# CWAC-NetSecurity: Simplifying Secure Internet Access

This library contains a backport of
[the Android 7.0 network security configuration](https://developer.android.com/training/articles/security-config.html)
subsystem. In Android 7.0, this subsystem makes it easier for developers
to tie their app to particular certificate authorities or certificates,
support self-signed certificates, and handle other advanced SSL
certificate scenarios. This backport allows the same XML configuration
to be used, going back to API Level 17 (Android 4.2).

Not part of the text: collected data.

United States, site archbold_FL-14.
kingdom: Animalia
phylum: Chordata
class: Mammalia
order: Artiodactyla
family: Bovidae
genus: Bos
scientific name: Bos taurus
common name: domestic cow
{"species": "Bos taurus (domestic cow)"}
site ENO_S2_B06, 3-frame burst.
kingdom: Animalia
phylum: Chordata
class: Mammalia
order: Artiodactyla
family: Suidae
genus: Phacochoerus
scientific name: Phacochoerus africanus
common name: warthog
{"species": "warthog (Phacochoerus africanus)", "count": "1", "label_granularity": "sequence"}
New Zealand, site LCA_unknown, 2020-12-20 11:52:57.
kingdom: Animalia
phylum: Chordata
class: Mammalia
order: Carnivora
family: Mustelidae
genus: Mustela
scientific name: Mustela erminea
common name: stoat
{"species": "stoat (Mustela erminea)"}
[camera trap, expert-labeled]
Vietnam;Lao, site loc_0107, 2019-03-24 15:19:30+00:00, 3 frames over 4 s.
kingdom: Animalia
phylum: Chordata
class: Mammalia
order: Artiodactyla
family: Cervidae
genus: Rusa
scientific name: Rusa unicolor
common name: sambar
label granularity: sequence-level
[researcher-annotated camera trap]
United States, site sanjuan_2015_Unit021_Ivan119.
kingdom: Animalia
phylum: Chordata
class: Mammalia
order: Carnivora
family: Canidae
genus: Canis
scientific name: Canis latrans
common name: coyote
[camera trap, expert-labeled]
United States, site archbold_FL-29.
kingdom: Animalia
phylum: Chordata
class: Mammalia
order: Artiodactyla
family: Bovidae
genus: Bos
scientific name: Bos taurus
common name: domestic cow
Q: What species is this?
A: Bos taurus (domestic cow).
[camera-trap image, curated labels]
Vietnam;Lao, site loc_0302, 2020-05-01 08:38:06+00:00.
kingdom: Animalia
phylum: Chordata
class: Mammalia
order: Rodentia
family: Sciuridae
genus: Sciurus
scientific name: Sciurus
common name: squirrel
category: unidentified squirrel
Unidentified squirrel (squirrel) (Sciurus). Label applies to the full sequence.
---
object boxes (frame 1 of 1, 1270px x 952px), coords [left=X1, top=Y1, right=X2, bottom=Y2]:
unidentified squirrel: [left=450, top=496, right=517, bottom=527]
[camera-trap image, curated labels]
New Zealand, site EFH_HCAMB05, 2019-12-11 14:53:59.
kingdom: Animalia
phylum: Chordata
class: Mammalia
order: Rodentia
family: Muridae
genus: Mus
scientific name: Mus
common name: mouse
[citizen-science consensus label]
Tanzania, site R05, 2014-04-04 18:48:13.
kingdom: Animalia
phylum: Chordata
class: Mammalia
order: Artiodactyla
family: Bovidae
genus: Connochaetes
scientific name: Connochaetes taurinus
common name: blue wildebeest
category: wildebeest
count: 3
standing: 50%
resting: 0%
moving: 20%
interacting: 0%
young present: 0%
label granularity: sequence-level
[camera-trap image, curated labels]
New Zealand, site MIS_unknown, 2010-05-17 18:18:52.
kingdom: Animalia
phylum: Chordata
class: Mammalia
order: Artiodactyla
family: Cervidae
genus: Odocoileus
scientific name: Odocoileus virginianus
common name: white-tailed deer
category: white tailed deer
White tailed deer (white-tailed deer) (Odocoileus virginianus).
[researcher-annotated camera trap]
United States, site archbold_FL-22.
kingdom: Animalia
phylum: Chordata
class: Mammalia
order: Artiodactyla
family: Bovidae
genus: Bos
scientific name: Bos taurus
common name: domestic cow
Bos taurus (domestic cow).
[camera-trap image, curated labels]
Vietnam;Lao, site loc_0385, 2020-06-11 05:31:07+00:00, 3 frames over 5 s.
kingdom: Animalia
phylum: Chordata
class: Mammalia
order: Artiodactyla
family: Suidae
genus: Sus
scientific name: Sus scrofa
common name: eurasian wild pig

This library also offers a `TrustManagerBuilder` and related classes
to make it easier for developers to integrate the network security
configuration backport, particularly for
[OkHttp3](https://github.com/square/okhttp)
and `HttpURLConnection`.

This library also includes support for certificate memorization, where you
can elect to trust certificates discovered "in the wild", either automatically
or with user approval.

Note that OkHttp has its own `CertificatePinner`. If all you are looking to do is pin certificates, and you are usign OkHttp (and you should be!), use `CertificatePinner` and do not use CWAC-NetSecurity. Conversely, if there are [advanced features of CWAC-NetSecurity](https://github.com/commonsguy/cwac-netsecurity/blob/master/docs/ADVANCED_USAGE.markdown) that you wish to use, that's great... but do not also use `CertificatePinner`. Use one or the other, not both.

## Installation

The artifact for this library is distributed via the CWAC repository,
so you will need to configure that in your module's `build.gradle` file,
along with your `compile` statement:

```groovy
repositories {
    maven {
        url "https://s3.amazonaws.com/repo.commonsware.com"
    }
}

dependencies {
    implementation 'com.commonsware.cwac:netsecurity:0.5.0'
    implementation 'com.squareup.okhttp3:okhttp:3.9.1'
}
```

If you are using this library with OkHttp3, you also need to have
an `implementation` statement for a compatible OkHttp3 artifact, as shown
above. Right now, the most recent compatible OkHttp3 version is 3.9.1.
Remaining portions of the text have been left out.